(edit 20140207: some stupid typos crept into the tables)

(edit 2014-02-08 : dropping all the pre-modifications)

The instruction set of the YASEP architecture is finally frozen, after years of fine-tuning and exploration !

In august 2013, during a discussion with JCH, I came up with a new encoding for the 4 remaining bits of the extended instructions that were reserved for register auto-updates. I've been struggling with the one big shortcoming of the architecture : the very limited range of Imm4, particularly for conditional relative jumps. I had hacked a few tricks but none were really satisfying.

JCH pointed to some autoupdate codes that didn't make sense in combination with other flags and that's how he found a way to get 2 more bit for SI4/Imm4.

I tried to simplify the system down to a few simpler codes, following these principles :

  • A little reminder : when a D register (a memory access register) is referenced, it's the corresponding A register that gets updated, according to the size of the accessed word (1, 2 or 4 bytes). Otherwise, A registers are incremented by 2 or 4 bytes (depending on the datapath width, 16 or 32 bits) and R registers are incremented by 1. It's not very orthogonal but quite efficient.
  • any register may be post-incremented or post-decremented with one instruction (handy for string/vector code)
  • There must be "room" for 2 Imm bits and it should not break existing compiled code (NOP=0000)
  • Any of the 4 register fields may be affected

The important trick that JCH found is that the Imm/Reg field invalidates certain auto-updates and frees some bits. In particular, it makes no sense to update SI4 when this source operand is immediate, so SI4 is associated with NOP in certain cases.

There is very little room and I had to make some compromises. For example, the CND field can't be updated when other registers are. Pre-incrementations are also avoided (see at the bottom why). It's not possible to increment one register and decrement another.

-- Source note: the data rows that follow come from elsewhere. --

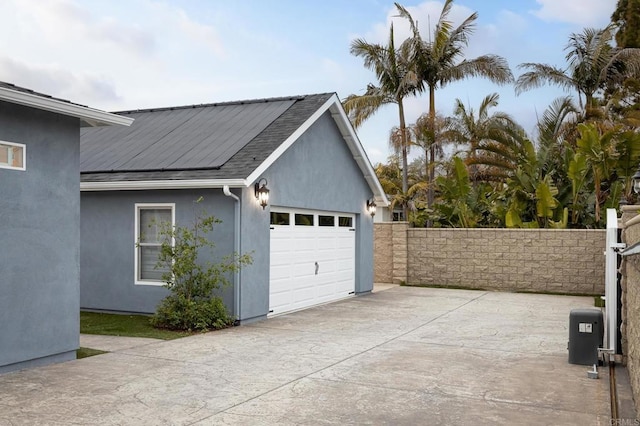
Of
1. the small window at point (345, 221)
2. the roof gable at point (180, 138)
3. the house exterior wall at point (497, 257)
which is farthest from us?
the house exterior wall at point (497, 257)

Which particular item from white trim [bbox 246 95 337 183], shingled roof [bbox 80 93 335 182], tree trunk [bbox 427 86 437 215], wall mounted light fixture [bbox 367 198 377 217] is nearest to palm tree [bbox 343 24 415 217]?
tree trunk [bbox 427 86 437 215]

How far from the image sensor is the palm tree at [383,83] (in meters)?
26.7

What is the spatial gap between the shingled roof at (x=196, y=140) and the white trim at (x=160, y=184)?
0.44 ft

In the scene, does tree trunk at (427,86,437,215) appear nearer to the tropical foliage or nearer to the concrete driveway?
the tropical foliage

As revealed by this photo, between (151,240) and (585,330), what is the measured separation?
7.88 m

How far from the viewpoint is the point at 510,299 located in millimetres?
16219

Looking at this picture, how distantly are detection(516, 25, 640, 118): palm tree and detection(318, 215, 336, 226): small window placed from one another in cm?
1398

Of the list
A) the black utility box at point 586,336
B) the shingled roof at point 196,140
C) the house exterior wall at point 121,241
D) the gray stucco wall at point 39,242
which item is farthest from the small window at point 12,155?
the black utility box at point 586,336

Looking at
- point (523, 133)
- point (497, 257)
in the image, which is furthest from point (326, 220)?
point (523, 133)

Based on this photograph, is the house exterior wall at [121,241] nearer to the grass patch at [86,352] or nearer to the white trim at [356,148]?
the grass patch at [86,352]

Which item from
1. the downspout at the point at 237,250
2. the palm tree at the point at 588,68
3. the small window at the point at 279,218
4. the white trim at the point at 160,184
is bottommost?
the downspout at the point at 237,250

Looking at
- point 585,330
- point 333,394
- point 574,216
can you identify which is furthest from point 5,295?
point 574,216

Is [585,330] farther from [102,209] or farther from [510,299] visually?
[102,209]

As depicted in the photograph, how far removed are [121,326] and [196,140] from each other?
4243mm
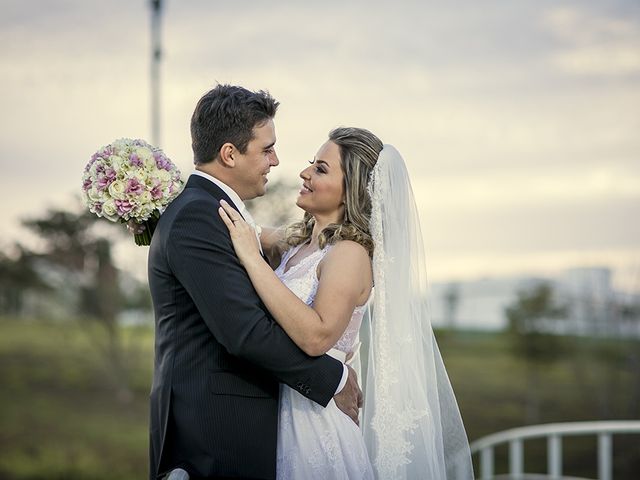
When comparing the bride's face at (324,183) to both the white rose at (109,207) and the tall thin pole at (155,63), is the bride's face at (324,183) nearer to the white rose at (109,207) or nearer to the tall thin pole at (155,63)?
the white rose at (109,207)

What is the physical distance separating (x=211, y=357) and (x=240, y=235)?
17.0 inches

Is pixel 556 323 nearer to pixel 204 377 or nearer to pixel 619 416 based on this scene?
pixel 619 416

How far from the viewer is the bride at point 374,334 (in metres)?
3.63

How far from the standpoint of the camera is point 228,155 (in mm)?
3416

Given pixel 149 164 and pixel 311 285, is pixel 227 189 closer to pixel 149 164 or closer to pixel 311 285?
pixel 149 164

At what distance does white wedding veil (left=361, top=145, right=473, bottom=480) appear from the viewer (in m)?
3.77

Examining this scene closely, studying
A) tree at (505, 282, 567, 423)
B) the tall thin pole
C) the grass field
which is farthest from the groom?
tree at (505, 282, 567, 423)

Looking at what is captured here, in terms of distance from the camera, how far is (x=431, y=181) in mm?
18719

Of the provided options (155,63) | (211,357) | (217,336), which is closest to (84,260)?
(155,63)

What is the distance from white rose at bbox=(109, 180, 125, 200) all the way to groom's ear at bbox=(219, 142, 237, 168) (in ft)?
1.21

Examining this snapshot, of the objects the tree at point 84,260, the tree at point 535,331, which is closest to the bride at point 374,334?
the tree at point 84,260

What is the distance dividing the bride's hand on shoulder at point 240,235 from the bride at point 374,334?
393mm

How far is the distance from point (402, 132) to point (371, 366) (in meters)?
15.8

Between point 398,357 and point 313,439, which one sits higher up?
point 398,357
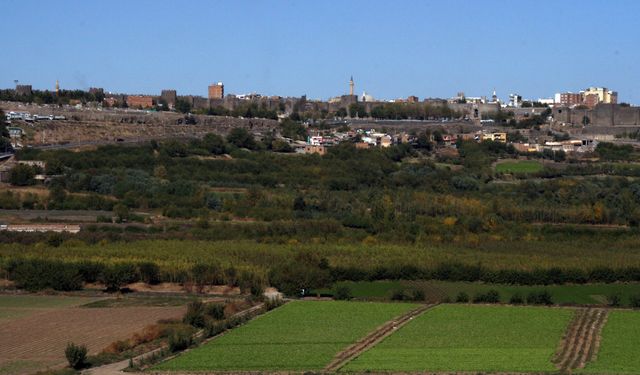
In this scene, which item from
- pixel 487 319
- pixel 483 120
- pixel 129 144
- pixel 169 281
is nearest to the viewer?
pixel 487 319

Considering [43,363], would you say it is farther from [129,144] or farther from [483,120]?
[483,120]

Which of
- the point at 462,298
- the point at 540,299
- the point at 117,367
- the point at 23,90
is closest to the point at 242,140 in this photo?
the point at 23,90

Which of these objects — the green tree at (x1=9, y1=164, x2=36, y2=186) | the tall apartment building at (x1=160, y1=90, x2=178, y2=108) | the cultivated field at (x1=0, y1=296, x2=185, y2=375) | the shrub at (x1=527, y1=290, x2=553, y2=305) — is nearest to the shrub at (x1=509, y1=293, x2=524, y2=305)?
the shrub at (x1=527, y1=290, x2=553, y2=305)

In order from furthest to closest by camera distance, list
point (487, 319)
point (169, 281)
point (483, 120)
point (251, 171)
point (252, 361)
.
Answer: point (483, 120), point (251, 171), point (169, 281), point (487, 319), point (252, 361)

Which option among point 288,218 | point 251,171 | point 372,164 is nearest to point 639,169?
point 372,164

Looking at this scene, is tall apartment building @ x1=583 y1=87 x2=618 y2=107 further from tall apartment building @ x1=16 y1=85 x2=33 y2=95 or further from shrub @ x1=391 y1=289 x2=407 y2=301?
shrub @ x1=391 y1=289 x2=407 y2=301

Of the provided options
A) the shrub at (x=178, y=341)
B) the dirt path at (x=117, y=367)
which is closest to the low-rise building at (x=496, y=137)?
the shrub at (x=178, y=341)
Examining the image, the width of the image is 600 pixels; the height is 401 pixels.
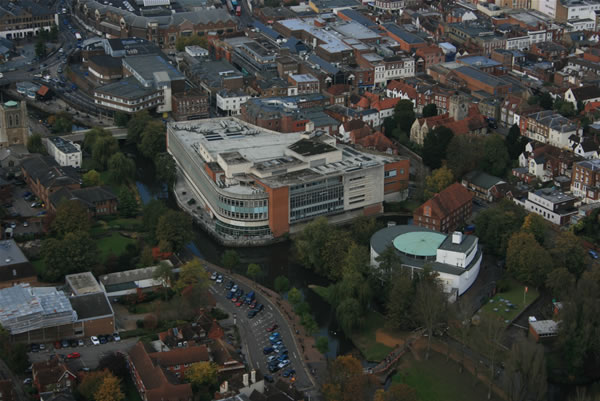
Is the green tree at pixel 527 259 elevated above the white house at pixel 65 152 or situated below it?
above

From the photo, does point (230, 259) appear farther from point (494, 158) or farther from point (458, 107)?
point (458, 107)

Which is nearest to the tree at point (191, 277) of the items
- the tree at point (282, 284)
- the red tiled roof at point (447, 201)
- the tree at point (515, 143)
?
the tree at point (282, 284)

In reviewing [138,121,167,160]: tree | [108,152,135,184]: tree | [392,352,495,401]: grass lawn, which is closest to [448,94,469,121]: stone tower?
[138,121,167,160]: tree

The resulting format provides Imm6 and one post-update for all extended instructions, and one to three post-updates when no immediate is present.
  • iRR instructions use 2 bits to encode Imm6 along with 2 bits for updates :
00 NOP
01 SND+
10 DST+
11 CND- (this helps loops)
  • RRR instructions use 4 bits to encode more complex updates
        00           01         10    11
00 NOP SND+,SI4+,DST+ SI4- SI4+
01 SND-,SI4- SND+,SI4+ SND- SND+
10 DST-,SI4- DST+,SI4+ DST- DST+
11 DST-,SND- DST+,SND+ CND- CND+
- The big advantage of this encoding is that it increases code density for a lot of very common sequences : stack manipulation, string/vector processing, counters... Code density increase does not always mean faster execution but it helps. Different microarchitectures might implement these flags with different approaches (serial or parallel)

- There are several drawbacks as well : the encoding favors density over decoding ease (but what can we do with only 4 bits ?). The new encoding also breaks Imm4 and a new assembler must be recoded from scratch (the current one is aging and its flexibility has been stretched to its limits).

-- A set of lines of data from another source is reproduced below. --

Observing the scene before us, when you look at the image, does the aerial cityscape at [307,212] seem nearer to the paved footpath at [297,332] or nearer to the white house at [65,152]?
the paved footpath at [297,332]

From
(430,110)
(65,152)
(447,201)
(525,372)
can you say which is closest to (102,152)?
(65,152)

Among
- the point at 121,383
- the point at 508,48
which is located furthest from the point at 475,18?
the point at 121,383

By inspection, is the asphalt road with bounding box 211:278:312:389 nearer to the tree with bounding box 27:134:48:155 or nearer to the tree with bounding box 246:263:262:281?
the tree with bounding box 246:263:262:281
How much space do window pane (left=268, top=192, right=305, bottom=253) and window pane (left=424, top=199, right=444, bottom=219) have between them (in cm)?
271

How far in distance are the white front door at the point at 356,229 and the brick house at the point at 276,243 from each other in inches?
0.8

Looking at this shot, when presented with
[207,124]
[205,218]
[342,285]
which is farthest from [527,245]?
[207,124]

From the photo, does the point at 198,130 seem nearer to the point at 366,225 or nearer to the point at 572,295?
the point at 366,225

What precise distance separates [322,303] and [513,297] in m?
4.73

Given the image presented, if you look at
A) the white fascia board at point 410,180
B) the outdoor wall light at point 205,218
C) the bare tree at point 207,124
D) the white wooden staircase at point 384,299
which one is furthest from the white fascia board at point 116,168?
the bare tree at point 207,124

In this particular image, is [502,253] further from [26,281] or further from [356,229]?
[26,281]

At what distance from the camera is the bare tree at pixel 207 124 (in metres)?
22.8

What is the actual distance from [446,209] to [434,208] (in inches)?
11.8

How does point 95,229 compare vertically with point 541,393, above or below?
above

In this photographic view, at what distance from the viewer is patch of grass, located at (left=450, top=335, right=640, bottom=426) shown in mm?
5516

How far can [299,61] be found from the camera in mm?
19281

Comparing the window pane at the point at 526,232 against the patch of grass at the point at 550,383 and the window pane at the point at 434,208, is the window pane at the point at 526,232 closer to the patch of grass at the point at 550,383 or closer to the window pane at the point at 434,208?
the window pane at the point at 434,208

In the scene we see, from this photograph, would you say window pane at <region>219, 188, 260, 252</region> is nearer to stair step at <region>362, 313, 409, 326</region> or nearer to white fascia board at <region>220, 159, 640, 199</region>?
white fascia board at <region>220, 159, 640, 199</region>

- In the end, it is a progress :

  • Code density will increase again (maybe 20%).
  • Auto-updates are an optional feature but we have freed 2 Imm6 bits for general consumption. This will benefit all the YASEPs out there (which must be updated, fortunately there are not a lot yet ;-D ). Post-update is a first level of compatibility, and pre-update is more difficult to implement so it's a second level (less expected to be available).
  • This help extend the range of PC-relative conditional jumps
  • This solves the limitation of Shift/rotate operations
  • No more unused bits in the instructions !

- Some questions remain :

  • It makes sense to update the A register of a D register that has just been written to (to update the destination for the next write, in a string-copy sequence for example). What about the case where an instruction writes to a R register with post-increment ? What is the priority ? Auto-updates were initially meant for address registers only but later extended, should this be restricted again ? If so, would that break even more symmetry and create more complexity ?

Right now, the priority is to rewrite the assembler/disassembler and keep the simulator and VHDL up-to-date. My work system is in a bad state and it will take time to get everything back in order.


Why no pre-increment or pre-decrement ?


Pre-modification are removed because they break the very important rule that an instruction should not trap (or be able to trap) in the middle of the execution pipeline.
In the case of pre-incrementing an address register, such as MOV -D1, R1, the validity of the new address in A1 is known only after it is being computed, but there is no way to gracefully stop the instruction in the middle or even restart it. The proper way to do it is to move the -D1 into either a previous instruction using A1 or D1, or simply emit a short ADD -1 A1 instruction before the actual move to R1.

Remember : all the operands must be directly ready for use (at decode stage) before the instruction can proceed to execution stage.

The previous table was :
        00       01   10    11
00 NOP +SI4 SI4+ SI4-
01 SND+,SI4+ +SND SND+ SND-
10 DST+,SI4+ +DST DST+ DST-
11 DST+,SND+ +CND CND+ CND-
The new table uses the 4 pre-inc entries for 2-post-decrement and 3-post-increment.